D’Arras à Conflans-Sainte-Honorine, les profs face à la violence islamiste
Vendredi matin, à Arras, Dominique Bernard, 57 ans, professeur de lettres est mort, poignardé, dans les mêmes circonstances, trois ans jour pour jour après l’assassinat de Samuel Paty
La coïncidence frappe. Le 16 octobre marquera la commémoration, trois ans jour pour jour, de l’attentat contre Samuel Paty, professeur d’histoire géographie à Conflans-Sainte-Honorine. Et ce vendredi matin, au Lycée Gambetta à Arras, Dominique Bernard, 57 ans, professeur de lettres a été lui-même assassiné à coups de couteau vendredi dernier. Avec lui, David Verhaeghe, professeur de sport, blessé au visage et à la gorge ,et Jacques Davoli, chef d’équipe technique, grièvement blessé.
Les trois hommes ont tenté d’empêcher un ancien élève radicalisé, Mohammed Mogouchkov, 20 ans, de semer la mort.
Vêtu d’un pantalon noir, d’une veste grise et d’une capuche, les cheveux attachés en chignon, il a porté des coups de pied et de couteau aux trois hommes qui s’interposaient et l’ont empêché de s’attaquer aux élèves. Le suspect, de nationalité russe, musulmane originaire d’Ingouchie, a crié « Allah Akbar ». L’homme était fiché S. Son téléphone était sur écoute. La veille encore, il avait été contrôlé par des policiers du renseignement qui n’avaient rien décelé de suspect. Le frère du suspect a également été arrêté devant un autre établissement scolaire.
Trois ans déjà… Que s’est-il passé dans les collèges et les lycées depuis ? Il y a un avant et un après-Samuel Paty. L’ensemble des professeurs d’histoire-géographie, première cible des actes terroristes, le disent : ils sont inquiets. Mais dans le même temps, ils ont affuté leurs armes éducatives. Ils savent qu’ils sont en première ligne d’un combat de longue haleine. Trier le vrai du faux, tirer des fils, expliquer, être précis, attentifs aux mots, redoubler de pédagogie, expliquer chaque fois que nécessaire la différence entre connaissance et croyance : un combat contre l’obscur.
Une équipe nationale « laïcité » a été créée, bientôt renforcée par un millier de formateurs. Un réseau « Vigilance Collèges Lycées d’enseignants du secondaire » lutte contre les atteintes à la laïcité et à la liberté pédagogique dans les établissements du secondaire. Et des exercices d’alerte sont organisés pour parer à d’éventuelles attaques.

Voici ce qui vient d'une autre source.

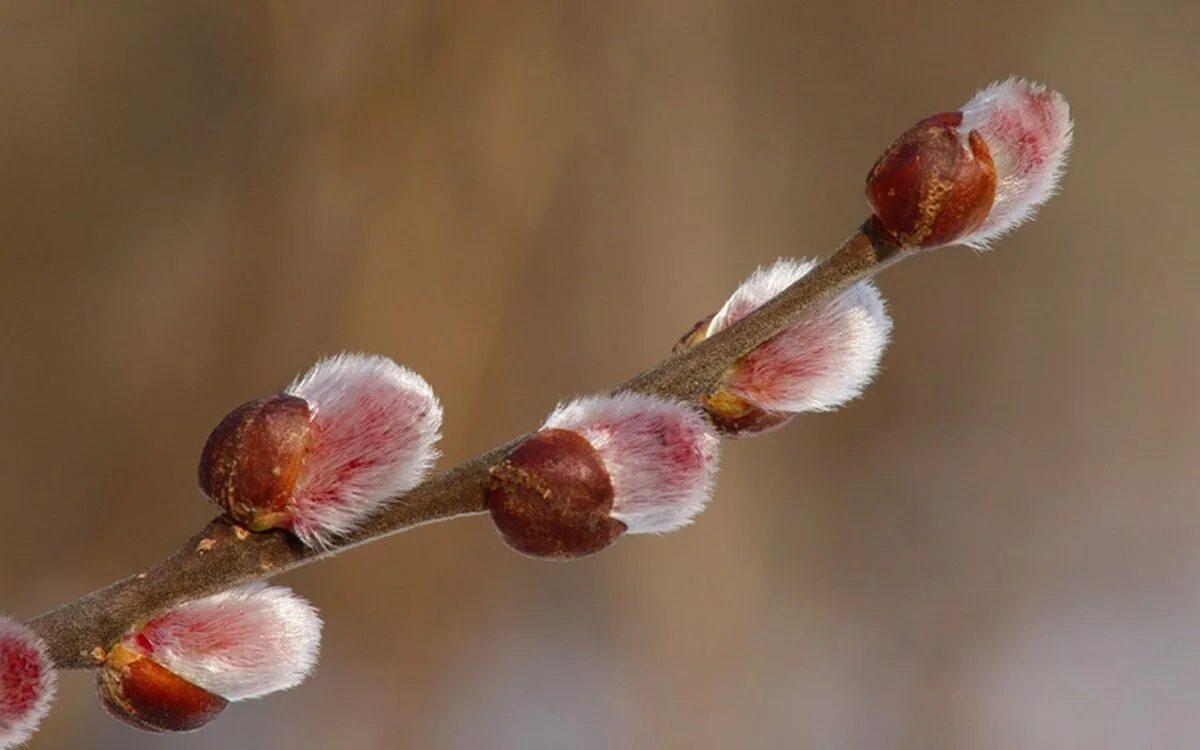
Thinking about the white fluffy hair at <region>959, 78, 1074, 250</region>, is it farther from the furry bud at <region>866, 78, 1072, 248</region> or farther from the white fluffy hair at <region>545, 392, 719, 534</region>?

La moitié des enseignants reconnait néanmoins se censurer. Ils disent n’être ni assez formés ni assez épaulés par leur hiérarchie pour prendre le risque de devenir les cibles des réseaux sociaux. C’est bien de là que provient l’insécurité, davantage que de l’intérieur de la classe.
Les signalements sont en baisse, mais n’évitent pas les drames, comme celui d’Arras. La baisse des vocations, la nomination de davantage d’enseignants contractuels, moins préparés encore que les autres à faire face, aggravent la situation. Certains enseignants reconnaissent préférer contourner certains sujets. D’autres croient qu’il faut continuer à développer l’esprit critique des élèves, notamment sur le religieux. Ils savent la difficulté pour certains jeunes de dépasser les conflits de loyauté entre ce qu’ils entendent à la maison et au collège.

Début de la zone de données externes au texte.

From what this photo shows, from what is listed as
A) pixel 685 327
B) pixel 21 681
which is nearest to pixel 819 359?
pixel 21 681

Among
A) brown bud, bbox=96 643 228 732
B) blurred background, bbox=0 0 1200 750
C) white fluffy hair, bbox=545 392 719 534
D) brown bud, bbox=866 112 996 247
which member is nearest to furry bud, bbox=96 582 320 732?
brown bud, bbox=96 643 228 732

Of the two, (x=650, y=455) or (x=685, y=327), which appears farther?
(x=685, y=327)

Comment leur apprendre à faire un pas de côté sans nier ce qu’ils sont ? Comment enseigner les sujets les plus sensibles en résonnance avec l’actualité ? Fallait-il parler dès cette semaine du conflit israélo-palestinien ? Dans un monde idéal, le temps de l’actualité et des réseaux ne devrait pas imposer on diktat à l’Éducation nationale et bouleverser le temps de l’enseignement. Mais le monde n’est pas idéal. Alors il faut faire avec le réel. Celui de la rue, pas de l’école.
Une enseignante le disait ce matin à la radio. « On ne peut pas demander à l’école de résoudre des problèmes que la société ne sait pas résoudre. Et de les résoudre à chaud », avant d’ajouter, « ce qui se joue c’est un apprentissage, une éducation, un dialogue et ça se fait souvent dans la curiosité de la part des élèves, l’appétence et à la fin des cours, la gratitude. Ils nous remercient aussi ».